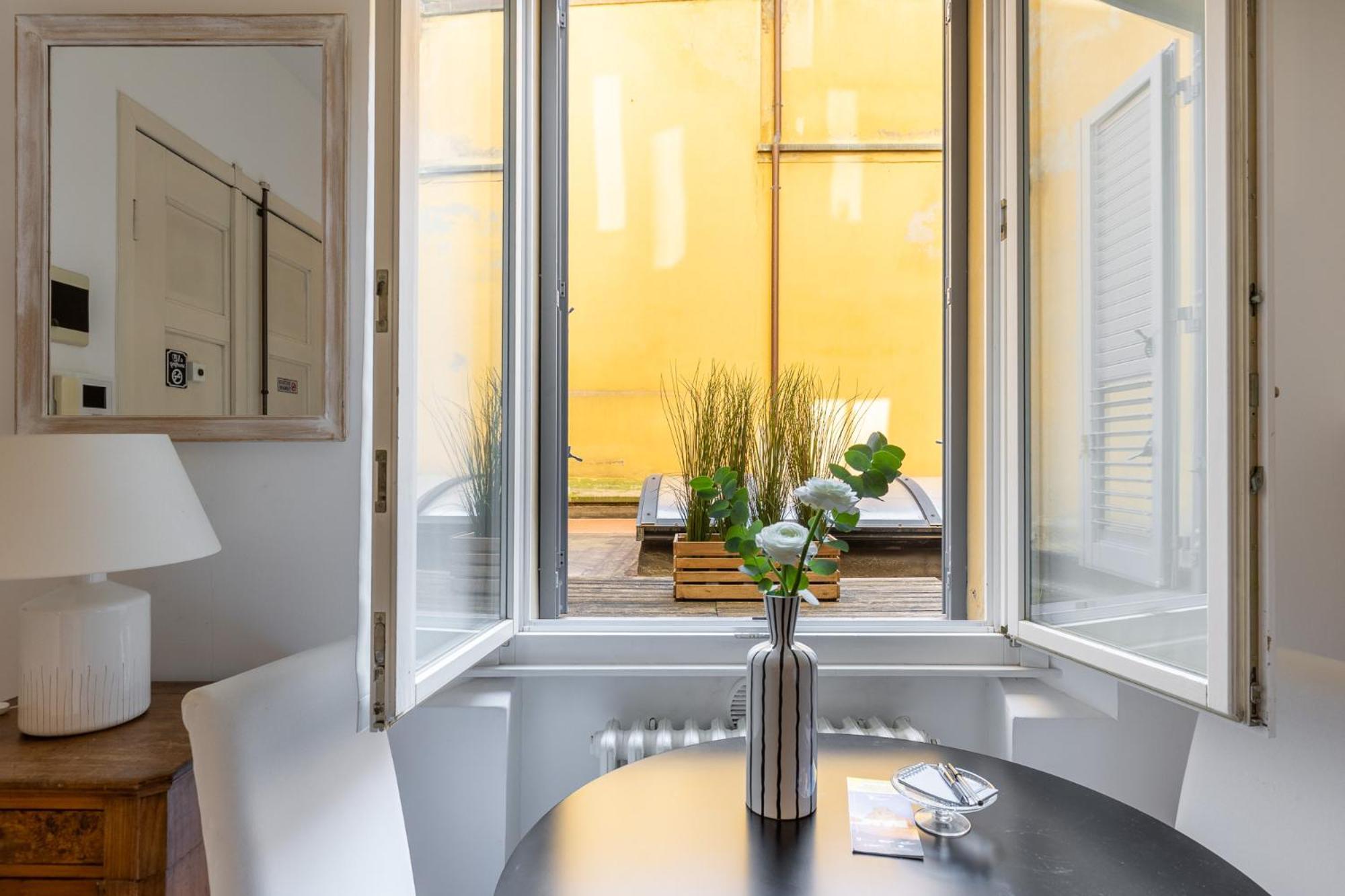 Casa Letizia Apartman Bologna Kültér fotó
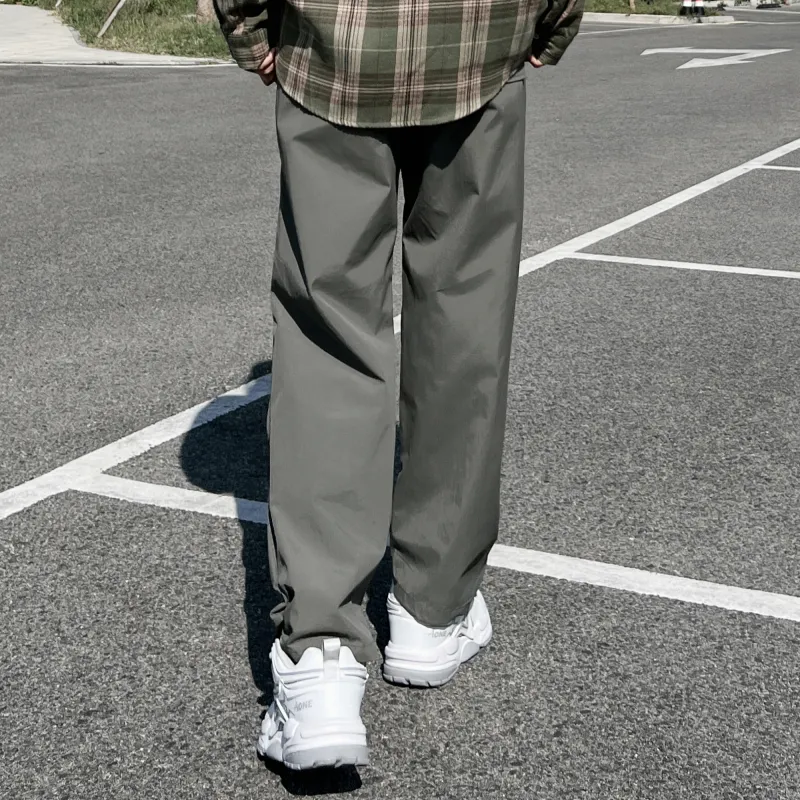 SWAMP AREA Casual Pants Unisex-7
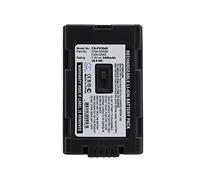 Cameronsino Replacement Battery for Palm Tungsten TX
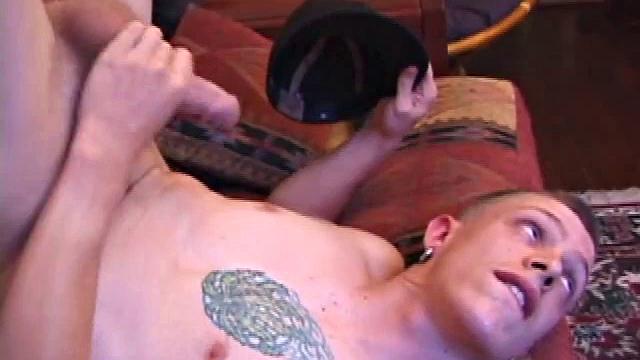 Shane Fingers and Strokes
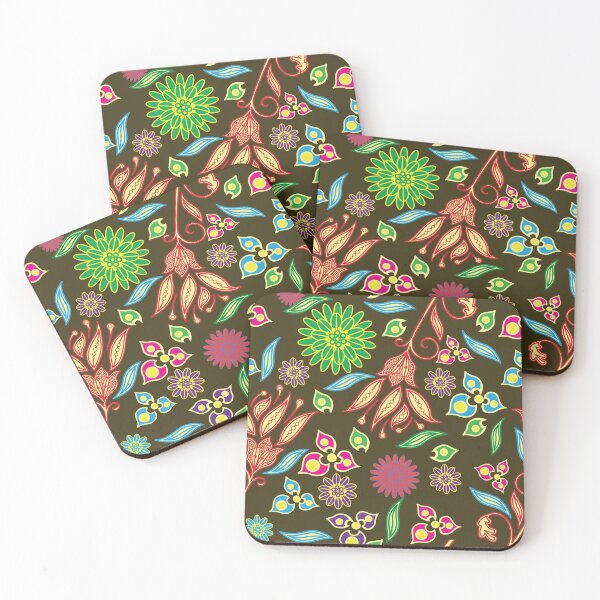 Item preview, Floral  designed and sold by Marcu Ioachim.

◆ ◆ ◆ ◆ ◆ ◆ ◆

What is being asked:
Copy the text beside each of the items above word for word, leaving the pictures out of your answer.

Output of the exercise:
 Casa Letizia Apartman Bologna Kültér fotó
 SWAMP AREA Casual Pants Unisex-7
 Cameronsino Replacement Battery for Palm Tungsten TX
 Shane Fingers and Strokes
 Item preview, Floral  designed and sold by Marcu Ioachim.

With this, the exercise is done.